Marc 6, 37
Il leur répondit : « Donnez-leur vous-mêmes à manger. » Ils répliquent : « Irons-nous dépenser le salaire de deux cents journées pour acheter des pains et leur donner à manger ? »
Il leur répondit : « Donnez-leur vous-mêmes à manger. » Ils répliquent : « Irons-nous dépenser le salaire de deux cents journées pour acheter des pains et leur donner à manger ? »
Les deux cents deniers, si on les prend pour monnaie romaine, font environ quatre-vingts francs (en 1900).
Donnez-leur vous-mêmes. « Vous » est emphatique. À quoi bon me donner ce conseil ? Vous, ne
pourriez-vous point trouver des aliments pour cette foule ? — Les voilà tout troublés par la réflexion de leur
Maître.
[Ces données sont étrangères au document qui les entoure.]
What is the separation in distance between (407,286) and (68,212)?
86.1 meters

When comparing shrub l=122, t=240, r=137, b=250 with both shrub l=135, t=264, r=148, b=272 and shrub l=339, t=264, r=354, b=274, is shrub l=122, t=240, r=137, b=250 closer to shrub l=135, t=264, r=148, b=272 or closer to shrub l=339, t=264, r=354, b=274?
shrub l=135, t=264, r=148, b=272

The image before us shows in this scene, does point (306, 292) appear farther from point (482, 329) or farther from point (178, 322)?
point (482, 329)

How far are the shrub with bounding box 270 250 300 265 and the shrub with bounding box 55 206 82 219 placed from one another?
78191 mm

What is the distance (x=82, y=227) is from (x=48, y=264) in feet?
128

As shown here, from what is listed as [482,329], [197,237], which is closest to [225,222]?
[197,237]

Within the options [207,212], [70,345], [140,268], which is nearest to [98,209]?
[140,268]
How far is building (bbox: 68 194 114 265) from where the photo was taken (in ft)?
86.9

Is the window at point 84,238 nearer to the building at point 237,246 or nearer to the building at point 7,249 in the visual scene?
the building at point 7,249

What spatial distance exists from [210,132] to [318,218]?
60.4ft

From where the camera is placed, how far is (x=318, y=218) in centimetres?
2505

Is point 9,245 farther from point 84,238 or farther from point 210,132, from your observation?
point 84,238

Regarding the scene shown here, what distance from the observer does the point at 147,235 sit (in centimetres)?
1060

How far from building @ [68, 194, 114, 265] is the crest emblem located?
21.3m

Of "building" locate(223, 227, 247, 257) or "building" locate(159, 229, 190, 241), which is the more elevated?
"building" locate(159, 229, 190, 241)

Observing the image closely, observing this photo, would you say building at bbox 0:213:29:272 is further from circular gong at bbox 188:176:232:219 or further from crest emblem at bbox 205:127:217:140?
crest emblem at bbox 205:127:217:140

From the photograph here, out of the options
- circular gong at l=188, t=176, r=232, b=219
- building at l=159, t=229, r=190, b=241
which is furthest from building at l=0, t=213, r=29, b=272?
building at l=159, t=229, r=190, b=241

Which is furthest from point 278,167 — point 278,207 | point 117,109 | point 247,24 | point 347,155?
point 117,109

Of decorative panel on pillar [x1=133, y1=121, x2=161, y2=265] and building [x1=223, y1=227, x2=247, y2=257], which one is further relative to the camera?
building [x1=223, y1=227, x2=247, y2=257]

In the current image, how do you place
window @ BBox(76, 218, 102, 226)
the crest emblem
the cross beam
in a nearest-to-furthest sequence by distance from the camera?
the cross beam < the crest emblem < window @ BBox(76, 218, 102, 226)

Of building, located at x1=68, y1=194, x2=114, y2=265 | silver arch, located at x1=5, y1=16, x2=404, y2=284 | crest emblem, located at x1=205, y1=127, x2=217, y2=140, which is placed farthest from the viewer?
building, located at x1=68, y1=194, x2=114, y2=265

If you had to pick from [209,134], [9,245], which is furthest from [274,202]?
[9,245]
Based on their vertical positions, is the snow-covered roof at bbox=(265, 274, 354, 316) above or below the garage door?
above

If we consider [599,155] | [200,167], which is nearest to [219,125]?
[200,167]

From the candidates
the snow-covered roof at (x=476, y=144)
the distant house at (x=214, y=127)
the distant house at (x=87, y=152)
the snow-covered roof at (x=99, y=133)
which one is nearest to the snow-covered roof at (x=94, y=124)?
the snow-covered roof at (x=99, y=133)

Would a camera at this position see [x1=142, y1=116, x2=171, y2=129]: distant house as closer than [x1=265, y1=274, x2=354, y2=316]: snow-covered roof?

Aussi répondent-ils avec une légère pointe d’ironie : Irons-nous donc acheter…? S. Marc et S. Jean
ont seuls conservé cette réponse des Douze, mais avec une divergence que les rationalistes se hâtent de
nommer contradiction. Saint Augustin expose en quelques mots là difficulté et la solution : « Le Sauveur
aurait jeté les yeux sur la multitude et dit à Philippe ce que nous lisons dans le seul texte de saint Jean. Quant
à la réponse que celui-ci prête à Philippe, saint Marc la présente comme ayant été faite par les disciples ;
pour faire entendre que cet Apôtre exprimait alors la pensée commune ; à moins que, comme il arrive très
fréquemment, les trois évangélistes n'aient employé le nombre pluriel pour le singulier ». [324] — Deux
cents deniers. Le denier était, comme l’on sait, la plus petite monnaie d’argent des Romains : il servait
souvent d’unité quand on avait à supputer une somme. Il avait cours dans toute la Palestine. Sa valeur
correspondait environ au coût d’une journée de travail.
Voyez le progrès des disciples dans l'amour du prochain; pleins de compassion pour cette multitude, ils s'approchent de Jésus et le prient de venir à son secours; mais le Sauveur veut les éprouver et savoir par expérience s'ils lui reconnaissent une assez grande puissance pour nourrir un si grand nombre de personnes: «Et il leur répondit: Donnez-leur vous-mêmes à manger».
L'observation que les disciples font au Sauveur, suppose qu'il ignorait la quantité de pain nécessaire pour nourrir une si grande multitude, et ils lui répondent avec une espèce de trouble: «Irons-nous donc acheter pour deux cents deniers de pain, afin de leur donner à manger».
Il presse les Apôtres de leur donner à manger, afin que l'aveu qu'ils feront de leur impuissance, rende plus éclatant le miracle qu'il doit opérer.